Christian school: Pastor a ‘risk to children’ for sharing church teachings

The LGBT ideology has claimed another victim in the United Kingdom, where a longtime Christian chaplain at Trent College in Derbyshire, a Church of England campus, was dismissed for sharing a message about the teachings on marriage that were established by the Church of England itself.

He was investigated by local authorities who found no cause for concern, but the school and church organization still banned him from his job, and his occupation, according to a report from the Christian Legal Center.

The case involves Rev. Dr. Bernard Randall, 49, from Derbyshire, who is being supported by the legal team.

He explained the conflict that arose over his message, based on Church of England standards, about marriage.

“I have been marked as a ‘risk to children’ by church officials for expressing, moderately, the C of E’s teaching on human sexuality in a C of E chapel,” he explained in a statement released by his attorneys.

“I do not believe delivering a sermon can be a safeguarding issue. I did not think anything I said was wrong. I certainly didn’t make personal attacks. I was told by the safeguarding team at Derby diocese that my sermon and my views, based on C of E teaching, could potentially cause someone anxiety as if that is abuse.”

He warned, “If the Church of England believes that its own teaching based on the Bible is a safeguarding risk then what does this say about what state it’s in? ’Safeguarding’ has been weaponized against what they believe to be a difficult voice. The Bishop of Derby has shown moral cowardice in refusing to stand up for the goodness of the Church’s own teaching and totally failed to support and vindicate me. Sadly, the C of E seems to care more about its reputation in the secular world than showing spiritual leadership – it has become managerialised.”

He accused the church of turning its back on him.

Andrea Williams, chief executive of the Christian Legal Centre, said: “The Church of England’s wholesale misuse of safeguarding to suggest that Bernard is a risk to children is one of the most distasteful and objectionable elements of this extraordinary case.”

Williams accused the church of capitulating to pressure from the secular world.

Williams continued, “It is the rise of LGBT ideology and activism within the Church of England that is the ‘risk’ to good and faithful clergy such as Bernard and to children who are badly failed by its misleading guidance on transgenderism in schools.”

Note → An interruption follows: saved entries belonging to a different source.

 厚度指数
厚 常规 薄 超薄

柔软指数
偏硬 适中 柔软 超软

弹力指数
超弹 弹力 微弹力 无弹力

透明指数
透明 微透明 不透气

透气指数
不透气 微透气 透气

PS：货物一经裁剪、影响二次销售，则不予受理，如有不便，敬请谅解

There is an employment tribunal pending in the case.

The background is that Randall was told he was a “moderate risk to children” as well as vulnerable adults after persecution launched by church officials.

His “offense” was that he preached a sermon at Trent “that carefully presented the Christian viewpoint on identity questions,” the legal team reported.

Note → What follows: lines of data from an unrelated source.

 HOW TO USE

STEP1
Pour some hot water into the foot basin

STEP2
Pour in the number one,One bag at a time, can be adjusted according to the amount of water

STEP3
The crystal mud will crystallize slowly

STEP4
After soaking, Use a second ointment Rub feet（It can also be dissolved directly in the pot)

The school even notified Prevent, the government’s counter-terrorism watchdog, which investigated and found no wrongdoing.

Randall had based his sermon on the Book of Common Prayer, and church law, which states marriage is “in its nature a union permanent and lifelong, for better for worse, till death them do part, of one man with one woman.”

The employment tribunal will consider, among other things, his abrupt firing and whether that was an act of discrimination, along with charges of harassment and breach of the Equality Act 2010.